The musical is a crazy comedy set in Roman occupied Britain in 84AD when the country was ruled by Gaius Julius Agricola who, as history relates, was a huge admirer of Britannia, and was much loved by the people.
As is popularly acknowledged, the Romans were famously brilliant at building roads and the show is centred around the ceremonial opening of the fine new chariotway, the C VI, which Agricola has just (very nearly) completed, linking Rome with Carlisle.
The story, featuring lots of lovely songs but with a plot far too silly to outline here, concerns complications which arise when the Minister of Transport, Conkus Maximus by name, arrives from Rome to snip the ribbon and open the road.

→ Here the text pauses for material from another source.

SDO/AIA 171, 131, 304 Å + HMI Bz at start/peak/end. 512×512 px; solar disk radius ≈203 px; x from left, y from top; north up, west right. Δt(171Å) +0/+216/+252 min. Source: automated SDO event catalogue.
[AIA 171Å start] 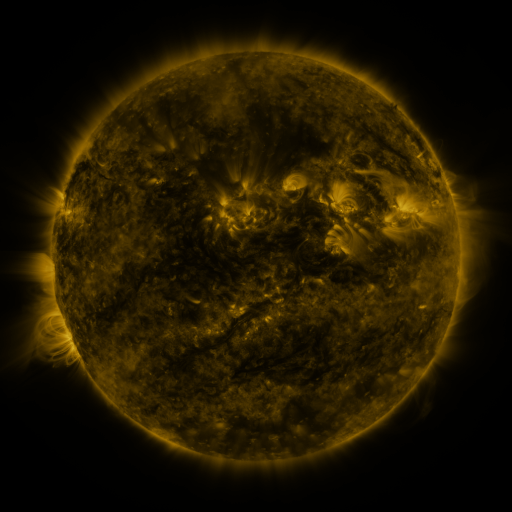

The "hilarius" list of characters who are mixed up in the fun includes a troupe of Lancastrian clog-dancers, two evil Roman tribunes called Parsimonius and Acrimonius, a massive bulldozer (the "Taurus-Soporens"), the wonderfully varied and characterful inmates of a local pub called The Roman's Return which is run by Jack and Annie Walker and their beautiful daughter Gracie - and many kilos of slippery Lancastrian tripe.
Need we say more?
Commissioned from David Nield and Jeremy James Taylor by Granada Television, the musical won high praise from the critics when broadcast and a coveted Scotsman Fringe First Award at the Edinburgh Festival.